Like Orville Reddenbacker (sp?) said "Do one thing and do it better than anyone else."



JohnnyBoyUSMC said:


> The Corps (at least when I was getting out back a few months ago) seemed to wanna be getting more focused on the amphib/MEU stuff and being the 911 force that can respond anywhere there is a MEU. 1/1 when I was with them was slated for Afghan then changed to a MEU float, and 3/1 after I got back from Afghan with them was changed from going back there to a MEU float. Marines have almost always acted as the tough fighting, elite shock troops of the military. Put a enemy in front of us, tell us it needs to be destroyed, and it happens (it's also why we can't have nice things lol).

Task instructions:
1. In the forum excerpt on the Marine Corps, what was 1/1 slated for before it was changed to a MEU float?
2. Repeat the forum excerpt on the Marine Corps, starting with "Like Orville Reddenbacker" and going on through "nice things lol).".
3. Write the next part of the forum excerpt on the Marine Corps, picking up after its final sentence.
The data after this point comes from a separate source unrelated to the forum excerpt on the Marine Corps.

Records shown:
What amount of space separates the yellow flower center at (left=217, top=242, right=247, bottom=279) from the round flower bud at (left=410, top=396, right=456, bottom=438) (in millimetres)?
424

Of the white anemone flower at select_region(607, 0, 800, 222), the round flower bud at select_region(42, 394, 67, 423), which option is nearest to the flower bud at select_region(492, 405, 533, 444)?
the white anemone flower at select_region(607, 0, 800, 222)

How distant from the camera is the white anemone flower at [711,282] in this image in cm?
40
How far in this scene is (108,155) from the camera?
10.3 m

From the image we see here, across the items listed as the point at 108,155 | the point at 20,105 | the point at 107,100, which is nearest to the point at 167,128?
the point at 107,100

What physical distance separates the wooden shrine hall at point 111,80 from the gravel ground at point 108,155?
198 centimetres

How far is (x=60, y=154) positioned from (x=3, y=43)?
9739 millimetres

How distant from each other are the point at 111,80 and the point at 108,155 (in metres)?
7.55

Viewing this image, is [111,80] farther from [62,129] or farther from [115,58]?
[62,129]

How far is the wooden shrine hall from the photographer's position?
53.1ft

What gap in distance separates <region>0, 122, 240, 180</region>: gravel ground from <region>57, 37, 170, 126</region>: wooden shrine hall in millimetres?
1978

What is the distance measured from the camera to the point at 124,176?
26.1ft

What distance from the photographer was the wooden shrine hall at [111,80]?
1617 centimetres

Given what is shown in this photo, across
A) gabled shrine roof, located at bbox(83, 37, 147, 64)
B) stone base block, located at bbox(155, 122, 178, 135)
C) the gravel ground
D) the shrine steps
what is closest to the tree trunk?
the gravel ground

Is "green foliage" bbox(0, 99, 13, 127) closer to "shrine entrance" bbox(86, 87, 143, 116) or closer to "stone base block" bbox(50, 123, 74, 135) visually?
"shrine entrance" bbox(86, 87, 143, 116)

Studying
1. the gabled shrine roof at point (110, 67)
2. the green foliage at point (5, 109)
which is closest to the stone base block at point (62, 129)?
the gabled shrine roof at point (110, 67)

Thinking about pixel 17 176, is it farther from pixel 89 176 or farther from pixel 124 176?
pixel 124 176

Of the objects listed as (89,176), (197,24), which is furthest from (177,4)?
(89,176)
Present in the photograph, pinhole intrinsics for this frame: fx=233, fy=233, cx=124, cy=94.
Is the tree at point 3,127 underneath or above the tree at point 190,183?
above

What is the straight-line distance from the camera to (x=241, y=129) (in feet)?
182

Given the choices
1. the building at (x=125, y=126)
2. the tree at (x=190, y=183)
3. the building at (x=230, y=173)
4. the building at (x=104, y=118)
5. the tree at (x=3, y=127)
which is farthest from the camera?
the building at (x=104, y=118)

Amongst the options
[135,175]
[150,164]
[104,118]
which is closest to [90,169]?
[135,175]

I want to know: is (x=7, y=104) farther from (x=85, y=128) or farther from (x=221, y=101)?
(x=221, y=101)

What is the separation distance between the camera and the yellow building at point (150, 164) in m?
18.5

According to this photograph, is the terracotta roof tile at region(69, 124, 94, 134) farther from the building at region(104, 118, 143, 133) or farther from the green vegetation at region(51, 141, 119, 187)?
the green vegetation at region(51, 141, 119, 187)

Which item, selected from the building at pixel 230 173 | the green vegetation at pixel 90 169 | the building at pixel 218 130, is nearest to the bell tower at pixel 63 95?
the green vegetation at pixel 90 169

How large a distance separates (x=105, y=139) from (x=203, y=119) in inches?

Numbered answers:
1. 1/1 was slated for Afghan.

2.
Like Orville Reddenbacker (sp?) said "Do one thing and do it better than anyone else."



JohnnyBoyUSMC said:


> The Corps (at least when I was getting out back a few months ago) seemed to wanna be getting more focused on the amphib/MEU stuff and being the 911 force that can respond anywhere there is a MEU. 1/1 when I was with them was slated for Afghan then changed to a MEU float, and 3/1 after I got back from Afghan with them was changed from going back there to a MEU float. Marines have almost always acted as the tough fighting, elite shock troops of the military. Put a enemy in front of us, tell us it needs to be destroyed, and it happens (it's also why we can't have nice things lol).

3.
> 
> To the MARSOC thing, and this is just an opinion and observation of the Corps from past experience, but even with the commandant's support, the idea of a "elite unit" within the Corps has always been something that irked a lot of the higher up's since the idea is the Corps is ALREADY a elite fighting force, and having a elite within a elite breeds trouble and takes away from the idea of the Corps already being elite according to them. Can't forget *the Corps was the only branch that declined to hand command of it's units like recon and force recon to SOCOM command in the 80's because they didn't like the idea of Marine's being commanded by other branch leaders*. Rumsfeld is the one that pushed that the Corps join the club and add a unit to SOCOM. I think having elite units like recon and force recon have always unsettled the more conventional unit commanders despite the need for such units, and a unit like MARSOC just irkes em a bit further. Personally I always had good experiences with guys from Recon and such units! Were they spit and shine polished the way SNCO's ALWAYS want Marines to look? No, but they were good at their jobs and that's what I respected. Became more and more about public image and (often) dumb standards than being a good warrior by the time I decided to get out.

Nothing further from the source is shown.